Page images and extracted text:

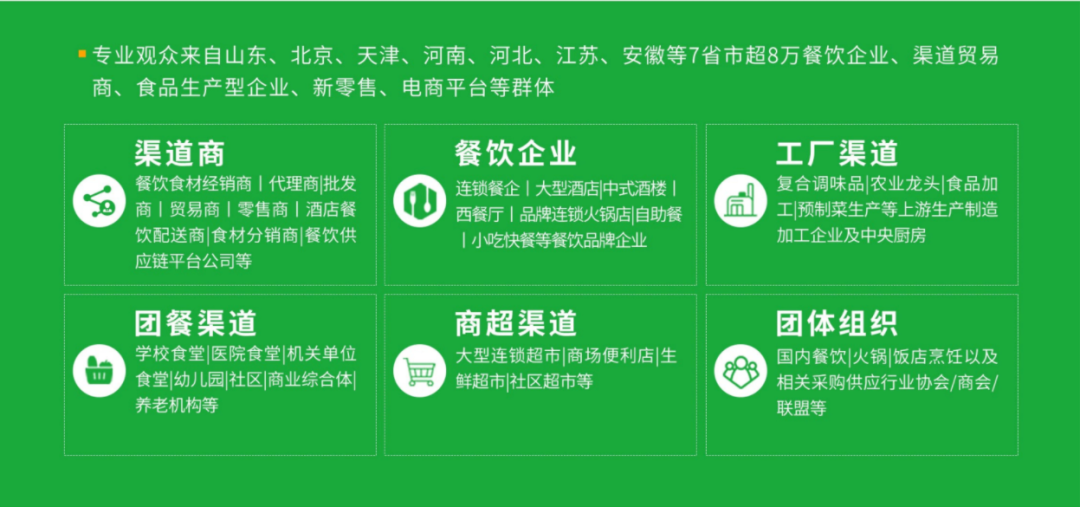 专业观众来自山东、北京、天津、河南、河北、江苏、安徽等7省市超8万餐饮企业、渠道贸易商、食品生产型企业、新零售、电商平台等群体

渠道商
餐饮食材经销商丨代理商|批发商丨贸易商丨零售商丨酒店餐饮配送商|食材分销商|餐饮供应链平台公司等

餐饮企业
连锁餐企丨大型酒店|中式酒楼丨西餐厅丨品牌连锁火锅店|自助餐丨小吃快餐等餐饮品牌企业

工厂渠道
复合调味品|农业龙头|食品加工|预制菜生产等上游生产制造加工企业及中央厨房

团餐渠道
学校食堂|医院食堂|机关单位食堂|幼儿园|社区|商业综合体|养老机构等

商超渠道
大型连锁超市|商场便利店|生鲜超市|社区超市等

团体组织
国内餐饮|火锅|饭店烹饪以及相关采购供应行业协会/商会/联盟等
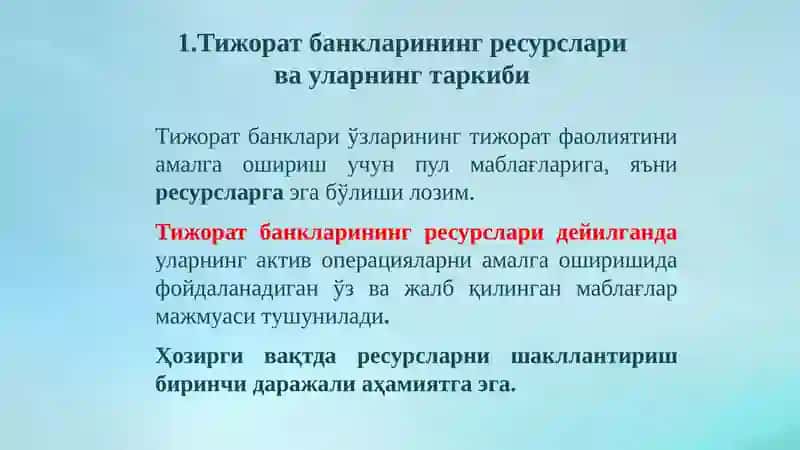 1.Тижорат банкларининг ресурслари ва уларнинг таркиби

Тижорат банклари ўзларининг тижорат фаолиятини амалга ошириш учун пул маблағларига, яъни ресурсларга эга бўлиши лозим.

Тижорат банкларининг ресурслари дейилганда уларнинг актив операцияларни амалга оширишида фойдаланадиган ўз ва жалб қилинган маблағлар мажмуаси тушунилади.

Ҳозирги вақтда ресурсларни шакллантириш биринчи даражали аҳамиятга эга.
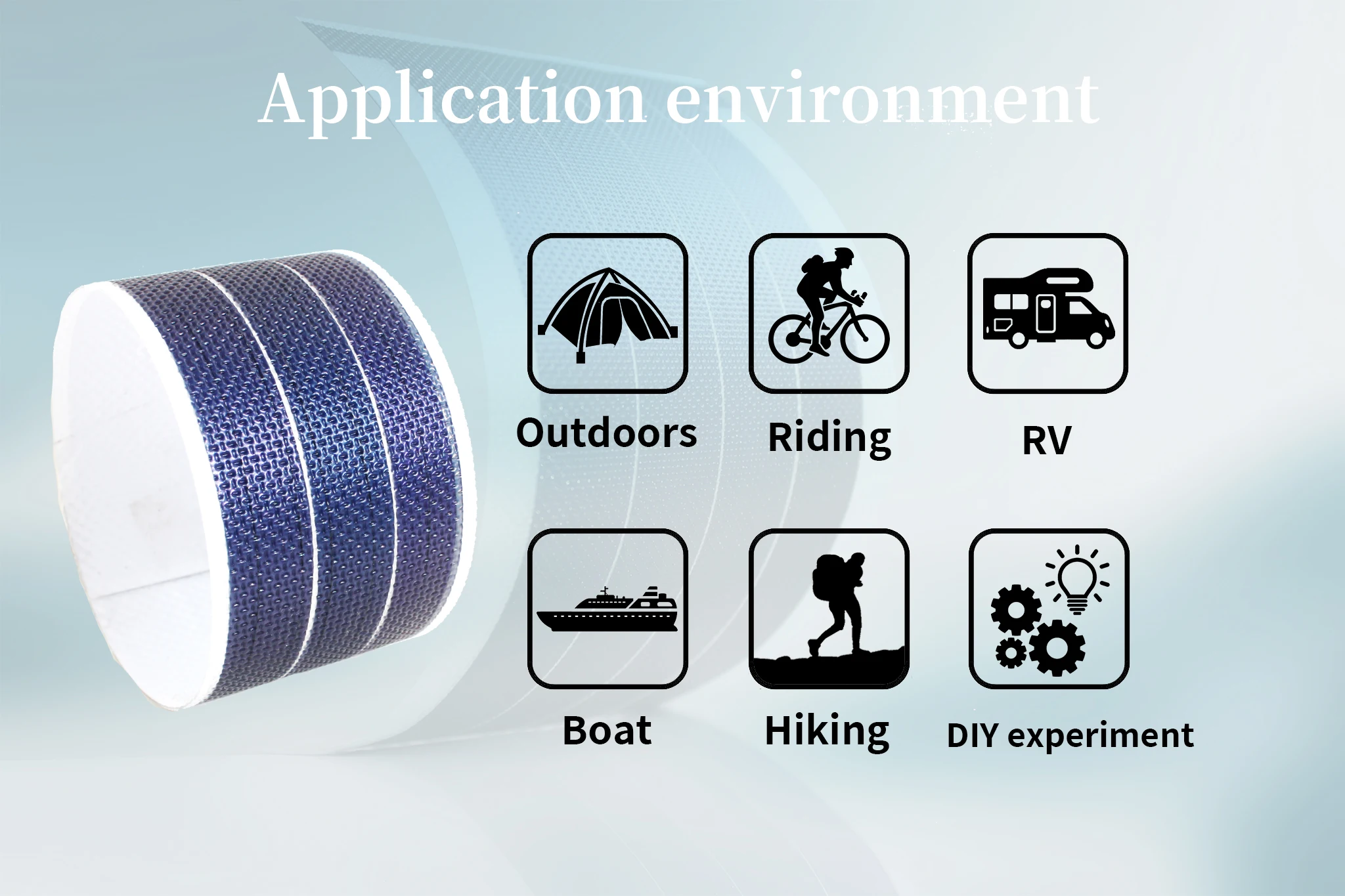 Application environment

Outdoors

Riding

RV

Boat

Hiking

DIY experiment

§ **Problem**
Identify the lines above with the word "амалга". Copy them.

§ **Solution to this problem**
Тижорат банклари ўзларининг тижорат фаолиятини амалга ошириш учун пул маблағларига, яъни ресурсларга эга бўлиши лозим.
Тижорат банкларининг ресурслари дейилганда уларнинг актив операцияларни амалга оширишида фойдаланадиган ўз ва жалб қилинган маблағлар мажмуаси тушунилади.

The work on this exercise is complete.